• **Written problem 1**:
In the SciPy mailing-list post, rewrite the passage between "I typically use" and "Dear Scipy users.", inclusive, with "pool" changed to "map".
• **Written problem 2**:
Continue the SciPy mailing-list post about speeding up leastsq fitting, starting after its final sentence.

>> START Provided text

[SciPy-User] Speeding things up - how to use more than one computer core

Calvin Morrison mutantturkey@gmail....
Sat Apr 6 10:54:00 CDT 2013


I typically use the pool method. If you are doing the same function wirh
separate datasets many times it is a great way to get speedups

I used it here recently:

https://github.com/mutantturkey/python-quikr/blob/master/src/python/multifasta_to_otu

Hope that helps
On Apr 6, 2013 11:41 AM, "Troels Emtekær Linnet" <tlinnet@gmail.com> wrote:

> Dear Scipy users.
>
> I am doing analysis of some NMR data, where I repeatability are doing
> leastsq fitting.
> But I get a little impatient for the time-consumption. For a run of my
> data, it takes
> approx 3-5 min, but it in this testing phase, it is to slow.

>> END Provided text
>> START Supplied information

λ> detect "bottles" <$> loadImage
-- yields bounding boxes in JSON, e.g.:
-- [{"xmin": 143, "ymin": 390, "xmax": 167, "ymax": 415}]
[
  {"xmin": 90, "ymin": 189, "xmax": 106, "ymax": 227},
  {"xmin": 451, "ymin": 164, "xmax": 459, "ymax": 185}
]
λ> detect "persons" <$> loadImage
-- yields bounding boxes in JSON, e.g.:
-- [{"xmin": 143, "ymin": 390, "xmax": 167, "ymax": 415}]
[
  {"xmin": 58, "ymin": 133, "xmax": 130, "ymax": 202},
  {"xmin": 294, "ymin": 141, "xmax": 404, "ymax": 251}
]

>> END Supplied information

• **Task response 1**:
I typically use the map method. If you are doing the same function wirh
separate datasets many times it is a great way to get speedups

I used it here recently:

https://github.com/mutantturkey/python-quikr/blob/master/src/python/multifasta_to_otu

Hope that helps
On Apr 6, 2013 11:41 AM, "Troels Emtekær Linnet" <tlinnet@gmail.com> wrote:

> Dear Scipy users.

• **Task response 2**:
>
> A look in my  task manager, show that I only consume 25%=1 core on my
> computer.
> And I have access to a computer with 24 cores, so I would like to speed
> things up.
> ------------------------------------------------
> I have been looking at the descriptions of multithreading/Multiprocess
> http://www.scipy.org/Cookbook/Multithreading
> http://stackoverflow.com/questions/4598339/parallelism-with-scipy-optimize
> http://www.scipy.org/ParallelProgramming
>
>
> But I hope someone can guide me, which of these two methods I should go
> for, and how to implement it?
> I am little unsure about GIL, synchronisation?, and such things, which I
> know none about.
>
> For the real data, I can see that I am always waiting for the call of the
> leastsq fitting.
> How can start a pool of cores when I go through fitting?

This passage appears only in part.